名古屋高等裁判所 平成5年(う)249号 判決 1994年3月29日
本籍
名古屋市中村区大日町二一七番地
住居
同市西区上小田井二丁目一七三番地 コーポハンター二〇一号室
不動産取引業
永井孝則
昭和一〇年一二月二一日生
右の者に対する所得税法違反被告事件について、平成五年一一月一七日名古屋地方裁判所が言い渡した判決に対し、被告人から控訴の申立があったので、当裁判所は、検察官寺坂衛出席のうえ審理し、次のとおり判決する。
主文
本件控訴を棄却する。
理由
本件控訴の趣意は、弁護人高木康次作成の控訴趣意書に記載されているとおりであるから、これを引用する。

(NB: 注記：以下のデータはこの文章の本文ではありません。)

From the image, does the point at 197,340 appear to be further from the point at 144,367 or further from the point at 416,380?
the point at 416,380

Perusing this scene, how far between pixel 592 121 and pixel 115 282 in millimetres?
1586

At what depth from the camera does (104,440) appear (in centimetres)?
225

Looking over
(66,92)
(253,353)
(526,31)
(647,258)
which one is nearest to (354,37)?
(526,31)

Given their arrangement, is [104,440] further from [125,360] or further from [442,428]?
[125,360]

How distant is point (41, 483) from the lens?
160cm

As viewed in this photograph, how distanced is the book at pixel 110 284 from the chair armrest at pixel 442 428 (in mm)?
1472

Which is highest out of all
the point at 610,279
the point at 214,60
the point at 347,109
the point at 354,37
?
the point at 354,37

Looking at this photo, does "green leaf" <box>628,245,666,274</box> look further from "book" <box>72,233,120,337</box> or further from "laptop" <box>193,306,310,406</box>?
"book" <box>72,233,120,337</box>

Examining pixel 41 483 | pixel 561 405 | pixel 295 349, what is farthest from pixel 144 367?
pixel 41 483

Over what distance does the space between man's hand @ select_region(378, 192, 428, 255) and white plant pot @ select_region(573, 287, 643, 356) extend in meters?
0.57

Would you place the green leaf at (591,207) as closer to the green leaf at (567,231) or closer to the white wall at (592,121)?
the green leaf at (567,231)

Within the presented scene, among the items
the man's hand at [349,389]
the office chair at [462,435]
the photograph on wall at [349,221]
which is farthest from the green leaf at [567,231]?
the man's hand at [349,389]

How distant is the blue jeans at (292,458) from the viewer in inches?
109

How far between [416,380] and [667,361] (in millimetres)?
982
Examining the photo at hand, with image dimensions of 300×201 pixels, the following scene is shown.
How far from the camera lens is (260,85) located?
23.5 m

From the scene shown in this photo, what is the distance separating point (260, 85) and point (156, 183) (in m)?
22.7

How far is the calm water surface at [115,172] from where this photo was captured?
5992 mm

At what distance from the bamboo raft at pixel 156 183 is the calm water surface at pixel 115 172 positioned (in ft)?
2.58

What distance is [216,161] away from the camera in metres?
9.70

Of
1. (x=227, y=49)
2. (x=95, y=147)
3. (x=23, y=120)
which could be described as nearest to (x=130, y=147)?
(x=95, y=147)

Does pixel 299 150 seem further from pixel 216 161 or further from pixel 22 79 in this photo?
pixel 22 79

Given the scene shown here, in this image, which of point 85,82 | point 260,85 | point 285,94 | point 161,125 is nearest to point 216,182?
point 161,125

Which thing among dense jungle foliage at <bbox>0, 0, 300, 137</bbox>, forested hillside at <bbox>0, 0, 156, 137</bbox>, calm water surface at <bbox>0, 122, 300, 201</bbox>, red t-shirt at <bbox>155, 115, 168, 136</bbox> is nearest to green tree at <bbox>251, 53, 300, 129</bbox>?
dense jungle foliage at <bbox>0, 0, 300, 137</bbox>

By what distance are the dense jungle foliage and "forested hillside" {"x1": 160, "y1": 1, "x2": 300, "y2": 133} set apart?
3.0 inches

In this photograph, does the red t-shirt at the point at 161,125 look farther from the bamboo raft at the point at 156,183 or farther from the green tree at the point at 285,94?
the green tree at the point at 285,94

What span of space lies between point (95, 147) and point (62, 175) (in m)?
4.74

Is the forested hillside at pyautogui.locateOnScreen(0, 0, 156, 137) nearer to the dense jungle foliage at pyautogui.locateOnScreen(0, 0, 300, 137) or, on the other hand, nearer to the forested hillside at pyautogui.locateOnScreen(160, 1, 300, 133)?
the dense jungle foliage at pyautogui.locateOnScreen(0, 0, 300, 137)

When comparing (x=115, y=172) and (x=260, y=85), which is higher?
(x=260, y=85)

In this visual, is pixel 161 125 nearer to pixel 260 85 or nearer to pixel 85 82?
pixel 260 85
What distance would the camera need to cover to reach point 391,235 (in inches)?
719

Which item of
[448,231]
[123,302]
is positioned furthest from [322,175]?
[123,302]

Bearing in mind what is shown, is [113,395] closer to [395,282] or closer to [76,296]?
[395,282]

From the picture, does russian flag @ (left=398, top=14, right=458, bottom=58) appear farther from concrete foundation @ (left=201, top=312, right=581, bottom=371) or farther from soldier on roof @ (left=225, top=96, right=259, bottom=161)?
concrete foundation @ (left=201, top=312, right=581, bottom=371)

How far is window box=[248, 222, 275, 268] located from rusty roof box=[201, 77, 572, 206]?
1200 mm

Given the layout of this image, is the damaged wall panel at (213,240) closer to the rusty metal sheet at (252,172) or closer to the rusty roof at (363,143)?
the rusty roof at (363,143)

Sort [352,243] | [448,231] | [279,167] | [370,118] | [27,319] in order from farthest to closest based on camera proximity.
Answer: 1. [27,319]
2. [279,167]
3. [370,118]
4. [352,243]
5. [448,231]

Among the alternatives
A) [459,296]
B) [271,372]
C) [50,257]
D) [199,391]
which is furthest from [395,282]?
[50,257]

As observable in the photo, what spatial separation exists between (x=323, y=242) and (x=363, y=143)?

所論は、要するに、原判決の量刑が重すぎて不当である、というのである。
所論にかんがみ、記録を調査し、当審における事実取調べの結果をも加えて検討すると、本件は、二年分の所得税のほ脱税額が合計一億五八六五万余円の多額に上り、ほ脱税率も通算九三パーセントを上回る脱税の事案である。宅地建物取引業の資格や免許がないのに不動産取引を業としていた被告人が、いわゆる土地転がしを行って得た譲渡利益に対する課税を免れるために、実際は取引に関係のない赤字会社を表面上の取引主体(いわゆるダミー)として介在させ、或いは共同事業者の一人のみが取引したように装うという偽装工作や架空経費を計上するなどの狡猾な手段を弄し自己の莫大な所得を秘匿していたものである。
犯行は私利私欲に基づく計画的なもので動機に酌量の余地がないことはもちろん、脱税額の高額さ、態様の巧妙、悪質さからみて、その犯情は甚だ芳しくない。そのうえ、被告人は、これまでに、ほ脱にかかる本税の一部しか納付しておらず、付加税(延滞税、重加算税)については、全く納付していないことも考慮すると、その刑事責任は相当重いものがある。
そうすると、被告人は、原判決前に、ほ脱にかかる本税の内合計約九〇〇〇万円を納付したこと、本件は共同事業者岩田直志の示唆や関与を得て行われた一面もあり、被告人が独りで考えた犯行ではないこと、前科としては交通関係による罰金刑(三犯)があるだけであること、被告人は本件につき反省し、未納税額についても不動産を処分して支払うべくその努力をしていること等所論指摘の諸情状をどのように考慮しても、被告人を懲役二年(三年間執行猶予)及び罰金三五〇〇万円に処した原判決の量刑が、その刑期、罰金額のいずれについても重すぎて不当であるとはいえず、論旨は理由がない。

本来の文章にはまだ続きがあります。